Global Medical Head, TARIS
|Dennis Giesing, Ph.D.
Senior Director, TARIS Research
Bladder cancer also is characterized by a high degree of genetic mutations, resulting in many different types of bladder cancer, sometimes occurring in the same patient. “We believe that the TARIS system may provide a unique opportunity to deliver combination therapies in a tailored approach to simultaneously treat multiple tumor types,” said Giesing.
The TARIS technology arose from research conducted at MIT’s Koch Institute for Integrative Cancer Research and the company was formed in 2008. TARIS made great progress in understanding the biology of the bladder and pursuing a vision to eliminate bladder cancer. “Our hope was that by delivering reliably potent doses of treatments for weeks to months, we could intercept the disease and eradicate it at an early stage when it is localized to the lining of the bladder,” said Cutie.
To do that, TARIS needed to move the program to full development. In a chance meeting during a medical conference, TARIS found a partner in Janssen.
“The scope and scale of Janssen’s vision matches what we wish to achieve,” said Cutie. TARIS was also impressed by Janssen’s professionalism and commitment to patients with bladder cancer, their late-stage development and manufacturing capabilities, and deep expertise in oncology.

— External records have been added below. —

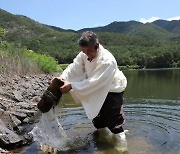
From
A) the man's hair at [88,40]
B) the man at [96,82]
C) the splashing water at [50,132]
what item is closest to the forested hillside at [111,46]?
the splashing water at [50,132]

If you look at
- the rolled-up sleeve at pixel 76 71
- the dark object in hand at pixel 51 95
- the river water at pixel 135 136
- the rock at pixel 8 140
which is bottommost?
the river water at pixel 135 136

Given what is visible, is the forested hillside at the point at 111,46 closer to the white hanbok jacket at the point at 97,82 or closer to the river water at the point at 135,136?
the river water at the point at 135,136

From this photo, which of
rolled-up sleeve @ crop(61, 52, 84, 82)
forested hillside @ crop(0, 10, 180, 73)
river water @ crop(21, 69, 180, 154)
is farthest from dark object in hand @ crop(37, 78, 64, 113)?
forested hillside @ crop(0, 10, 180, 73)

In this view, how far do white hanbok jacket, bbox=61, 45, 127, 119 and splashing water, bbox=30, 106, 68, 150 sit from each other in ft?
2.16

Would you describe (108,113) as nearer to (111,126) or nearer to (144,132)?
(111,126)

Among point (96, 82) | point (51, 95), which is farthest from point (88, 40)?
point (51, 95)

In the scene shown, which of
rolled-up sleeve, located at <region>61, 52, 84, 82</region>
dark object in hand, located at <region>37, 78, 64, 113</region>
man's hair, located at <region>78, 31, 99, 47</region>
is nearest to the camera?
man's hair, located at <region>78, 31, 99, 47</region>

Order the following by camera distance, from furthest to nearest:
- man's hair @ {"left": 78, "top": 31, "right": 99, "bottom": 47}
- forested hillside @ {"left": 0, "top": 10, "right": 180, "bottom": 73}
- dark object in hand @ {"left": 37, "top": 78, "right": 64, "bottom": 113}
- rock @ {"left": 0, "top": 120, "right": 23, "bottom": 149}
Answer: forested hillside @ {"left": 0, "top": 10, "right": 180, "bottom": 73} → rock @ {"left": 0, "top": 120, "right": 23, "bottom": 149} → dark object in hand @ {"left": 37, "top": 78, "right": 64, "bottom": 113} → man's hair @ {"left": 78, "top": 31, "right": 99, "bottom": 47}

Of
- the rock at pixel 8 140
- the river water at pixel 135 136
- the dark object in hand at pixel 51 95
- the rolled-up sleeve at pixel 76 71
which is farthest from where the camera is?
the rock at pixel 8 140

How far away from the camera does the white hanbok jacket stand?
17.7ft

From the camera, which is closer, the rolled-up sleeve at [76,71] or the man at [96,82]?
the man at [96,82]

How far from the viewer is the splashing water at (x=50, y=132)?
19.9 ft

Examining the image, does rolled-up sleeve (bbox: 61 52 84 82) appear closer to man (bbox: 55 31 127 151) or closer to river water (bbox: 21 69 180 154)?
man (bbox: 55 31 127 151)

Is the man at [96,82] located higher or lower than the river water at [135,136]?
higher
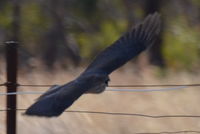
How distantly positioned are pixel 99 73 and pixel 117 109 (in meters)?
1.60

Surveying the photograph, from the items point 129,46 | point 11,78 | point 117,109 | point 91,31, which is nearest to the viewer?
point 11,78

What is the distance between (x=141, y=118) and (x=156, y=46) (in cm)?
542

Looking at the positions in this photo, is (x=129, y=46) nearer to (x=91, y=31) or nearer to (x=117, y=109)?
(x=117, y=109)

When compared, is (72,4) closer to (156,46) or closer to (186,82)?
(156,46)

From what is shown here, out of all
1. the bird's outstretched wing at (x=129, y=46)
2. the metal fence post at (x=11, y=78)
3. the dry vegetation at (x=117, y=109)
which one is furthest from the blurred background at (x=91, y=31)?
the metal fence post at (x=11, y=78)

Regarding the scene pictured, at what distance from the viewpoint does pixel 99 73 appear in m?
5.55

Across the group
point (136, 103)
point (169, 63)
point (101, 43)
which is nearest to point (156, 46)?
point (169, 63)

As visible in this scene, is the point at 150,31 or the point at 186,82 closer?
the point at 150,31

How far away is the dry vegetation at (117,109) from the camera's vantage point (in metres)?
6.50

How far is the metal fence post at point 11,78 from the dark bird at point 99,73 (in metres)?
0.30

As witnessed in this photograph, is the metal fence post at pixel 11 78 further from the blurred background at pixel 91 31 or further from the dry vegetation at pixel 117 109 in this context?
the blurred background at pixel 91 31

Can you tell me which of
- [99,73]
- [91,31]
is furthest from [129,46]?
[91,31]

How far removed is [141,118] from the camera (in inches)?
270

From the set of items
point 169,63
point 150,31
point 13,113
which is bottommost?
point 169,63
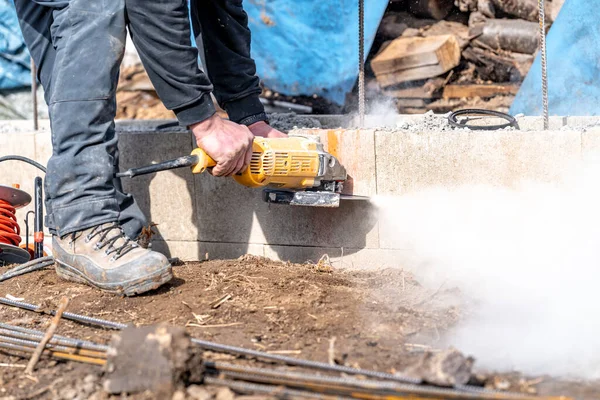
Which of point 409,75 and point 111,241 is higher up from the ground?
point 409,75

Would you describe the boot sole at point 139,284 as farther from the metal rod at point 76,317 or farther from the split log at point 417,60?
the split log at point 417,60

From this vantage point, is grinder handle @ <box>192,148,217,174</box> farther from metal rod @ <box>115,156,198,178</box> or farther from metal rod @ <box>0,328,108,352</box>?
metal rod @ <box>0,328,108,352</box>

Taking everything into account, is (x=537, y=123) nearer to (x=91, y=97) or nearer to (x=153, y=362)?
(x=91, y=97)

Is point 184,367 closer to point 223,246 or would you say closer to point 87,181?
point 87,181

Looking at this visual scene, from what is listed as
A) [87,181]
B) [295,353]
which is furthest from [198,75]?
[295,353]

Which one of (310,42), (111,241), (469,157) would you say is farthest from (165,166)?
(310,42)

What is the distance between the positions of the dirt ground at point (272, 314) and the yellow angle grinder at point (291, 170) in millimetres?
373

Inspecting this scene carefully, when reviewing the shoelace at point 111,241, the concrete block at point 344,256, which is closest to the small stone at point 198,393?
the shoelace at point 111,241

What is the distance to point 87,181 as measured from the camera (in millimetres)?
3547

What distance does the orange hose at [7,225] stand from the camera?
13.9 feet

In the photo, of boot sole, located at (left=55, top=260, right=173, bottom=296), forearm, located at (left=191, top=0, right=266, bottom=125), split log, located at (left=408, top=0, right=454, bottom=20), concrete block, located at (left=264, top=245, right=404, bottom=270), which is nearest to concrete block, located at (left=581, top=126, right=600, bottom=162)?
concrete block, located at (left=264, top=245, right=404, bottom=270)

Janssen Oncology’s robust pipeline of targeted therapies provides a multitude of possibilities. “Being able to deliver targeted therapies to selectively treat patients with local therapy, while potentially limiting off-target toxicity, may lead to important changes in the way we treat patients,” said Cutie.
Beyond that, combination therapies may enable the tumor to be attacked from two directions – within the bladder and systemically. “As an example, we are combining this technology with a PD-1 inhibitor to evaluate whether we can enhance the anti-tumor effects of both in order to significantly improve on how we treat these cancers,” said Giesing. Janssen is exploring use of the technology for other types of cancer, some potentially beyond the bladder.
“We’re excited about the opportunity to potentially make a difference in patients’ lives,” said Cutie. “We believe that the TARIS technology may significantly affect change in the treatment of bladder cancer and other diseases.”